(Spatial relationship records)
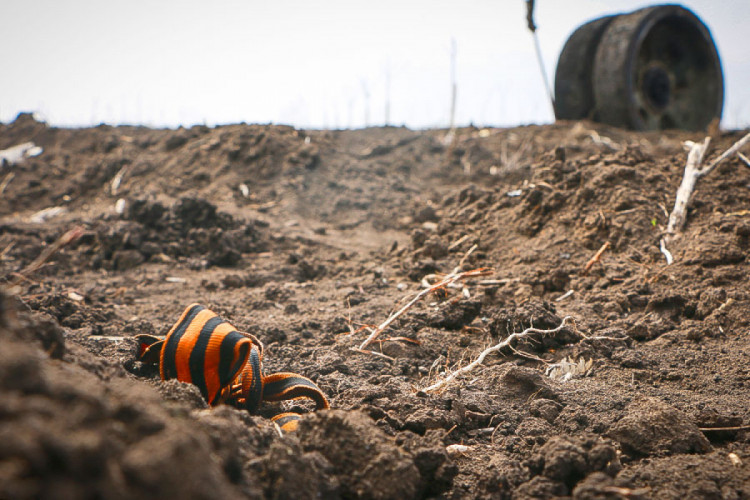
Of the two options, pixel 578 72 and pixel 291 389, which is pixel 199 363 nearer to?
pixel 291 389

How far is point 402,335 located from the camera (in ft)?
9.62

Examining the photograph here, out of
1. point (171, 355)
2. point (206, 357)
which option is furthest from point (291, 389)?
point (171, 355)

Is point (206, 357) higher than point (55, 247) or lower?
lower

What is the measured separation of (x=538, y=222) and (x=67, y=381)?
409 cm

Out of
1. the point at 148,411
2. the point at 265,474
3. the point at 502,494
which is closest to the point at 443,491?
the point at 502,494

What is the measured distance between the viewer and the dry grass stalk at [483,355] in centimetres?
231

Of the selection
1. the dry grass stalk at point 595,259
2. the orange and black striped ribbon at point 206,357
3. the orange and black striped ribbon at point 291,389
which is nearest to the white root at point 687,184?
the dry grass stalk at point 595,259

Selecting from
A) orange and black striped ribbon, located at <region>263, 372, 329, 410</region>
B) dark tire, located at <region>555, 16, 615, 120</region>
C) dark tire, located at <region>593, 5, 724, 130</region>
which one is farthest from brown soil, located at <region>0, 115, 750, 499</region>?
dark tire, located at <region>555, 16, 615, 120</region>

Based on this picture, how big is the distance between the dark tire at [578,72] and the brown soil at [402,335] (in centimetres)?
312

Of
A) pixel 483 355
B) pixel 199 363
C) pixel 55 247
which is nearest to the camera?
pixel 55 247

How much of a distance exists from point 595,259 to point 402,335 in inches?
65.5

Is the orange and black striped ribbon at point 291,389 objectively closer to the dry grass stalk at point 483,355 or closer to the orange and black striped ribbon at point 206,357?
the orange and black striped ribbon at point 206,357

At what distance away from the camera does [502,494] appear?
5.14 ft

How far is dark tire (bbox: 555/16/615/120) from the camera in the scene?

Required work
Repeat the material exactly as it reads, without any of its pictures.

Response
Of the two options, pixel 578 72 and pixel 291 389, which is pixel 199 363 nearer to?
pixel 291 389

How far is point 402,335 located from the camera (in ft)?
9.62

Examining the photograph here, out of
1. point (171, 355)
2. point (206, 357)
which option is furthest from point (291, 389)?
point (171, 355)

Is point (206, 357) higher than point (55, 247) or lower?
lower

What is the measured separation of (x=538, y=222) and (x=67, y=381)?
409 cm

Out of
1. the point at 148,411
2. the point at 265,474
3. the point at 502,494
which is closest to the point at 443,491?
the point at 502,494

What is the measured distance between the viewer and the dry grass stalk at [483,355] in centimetres?
231

Of the selection
1. the dry grass stalk at point 595,259
2. the orange and black striped ribbon at point 206,357
3. the orange and black striped ribbon at point 291,389
which is nearest to the white root at point 687,184?
the dry grass stalk at point 595,259

Selecting from
A) orange and black striped ribbon, located at <region>263, 372, 329, 410</region>
B) dark tire, located at <region>555, 16, 615, 120</region>
C) dark tire, located at <region>593, 5, 724, 130</region>
which one is farthest from brown soil, located at <region>0, 115, 750, 499</region>?
dark tire, located at <region>555, 16, 615, 120</region>

Based on this picture, how big is the distance between the dark tire at [578,72] and the brown soil at [402,335] (in centimetres)?
312

Of
A) pixel 483 355
B) pixel 199 363
C) pixel 55 247
which is nearest to the camera?
pixel 55 247

How much of a distance exists from point 595,259 to point 402,335 in inches?
65.5

Is the orange and black striped ribbon at point 291,389 objectively closer to the dry grass stalk at point 483,355 or closer to the orange and black striped ribbon at point 206,357?
the orange and black striped ribbon at point 206,357

At what distance away from the camera does [502,494] appear?
5.14 ft

How far is dark tire (bbox: 555/16/615/120) from the camera in the scene?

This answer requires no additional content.